Networking concepts for system design
In this series (20 parts)
- What is system design and why it matters
- Estimations and back-of-envelope calculations
- Scalability: vertical vs horizontal scaling
- CAP theorem and distributed system tradeoffs
- Consistency models
- Load balancing
- Caching: strategies and patterns
- Content Delivery Networks
- Databases: SQL vs NoSQL and when to use each
- Database replication
- Database sharding and partitioning
- Consistent hashing
- Message queues and event streaming
- API design: REST, GraphQL, gRPC
- Rate limiting and throttling
- Proxies: forward and reverse
- Networking concepts for system design
- Reliability patterns: timeouts, retries, circuit breakers
- Observability: logging, metrics, tracing
- Security in system design
Every request your service handles travels over a network. The protocol you choose, the way you manage connections, and the communication pattern you pick between client and server all shape latency, throughput, and reliability in ways that compound as you scale. A misconfigured keep-alive setting or a naive polling loop can waste more compute than your actual business logic. This article covers the networking concepts that show up repeatedly in system design: transport protocols, real-time communication patterns, HTTP evolution, and connection management.
You should already be comfortable with proxies and reverse proxies before reading this. Familiarity with load balancing helps too, since many of these concepts interact directly with how traffic gets distributed.

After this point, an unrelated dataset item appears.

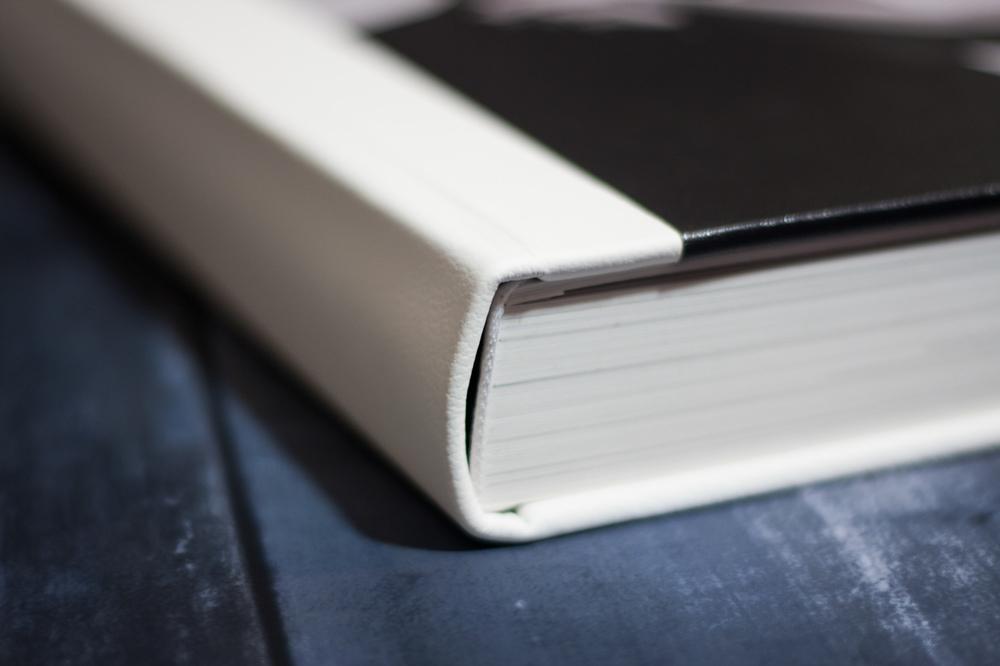 Queensberry white leather album closeup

TCP vs UDP: the fundamental trade-off
TCP and UDP sit at the transport layer. Every higher-level protocol you use in system design builds on one of them, and the choice has consequences.

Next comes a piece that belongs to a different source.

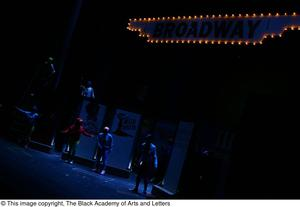 Primary view of object titled '[Performers in darkness on stage]'.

TCP provides reliable, ordered delivery. When you send bytes over a TCP connection, the protocol guarantees they arrive in order, without duplicates, and without corruption. It does this through a three-way handshake to establish the connection, sequence numbers to track ordering, acknowledgments to confirm receipt, and retransmission to recover from loss. That reliability has a cost. The handshake alone adds one round trip before any data flows. Head-of-line blocking means a single lost packet stalls the entire stream until it is retransmitted. On a connection with 100ms RTT and 1% packet loss, you will see throughput drop to roughly 60% of the theoretical maximum.
UDP provides none of those guarantees. Packets are sent independently. They can arrive out of order, arrive duplicated, or not arrive at all. There is no handshake, no acknowledgment, no flow control. A UDP packet goes out and the sender moves on. This makes UDP faster for use cases where occasional loss is acceptable and freshness matters more than completeness. Video conferencing drops a frame and moves on. Online gaming interpolates between updates. DNS lookups retry on the application layer rather than waiting for TCP retransmission.

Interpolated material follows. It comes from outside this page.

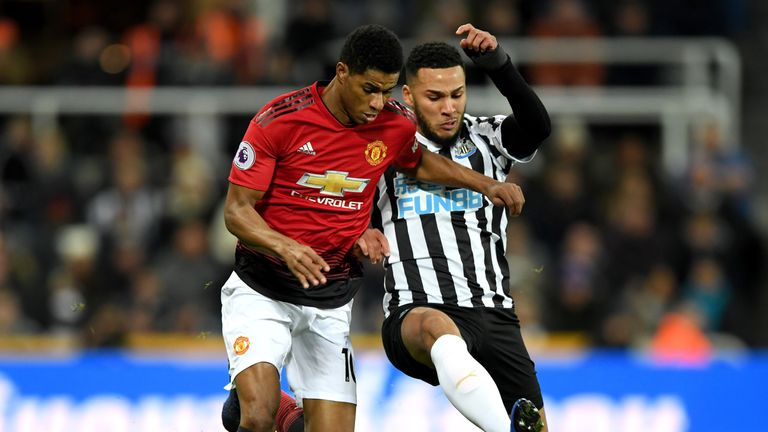 Marcus Rashford is challenged by Jamaal Lascelles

In system design interviews, the choice matters when you are designing real-time systems. A live sports score feed might use UDP under the hood (via WebRTC or a custom protocol) because a score update from 2 seconds ago is worthless if a newer one is available. A financial transaction system uses TCP because losing even one message is unacceptable. Most web services default to TCP because HTTP sits on top of it, and HTTP is how the vast majority of APIs communicate.
Polling: the simplest real-time pattern
When a client needs updates from a server, the most straightforward approach is polling. The client sends an HTTP request at a fixed interval, say every 5 seconds, asking “anything new?” The server responds with data or an empty body.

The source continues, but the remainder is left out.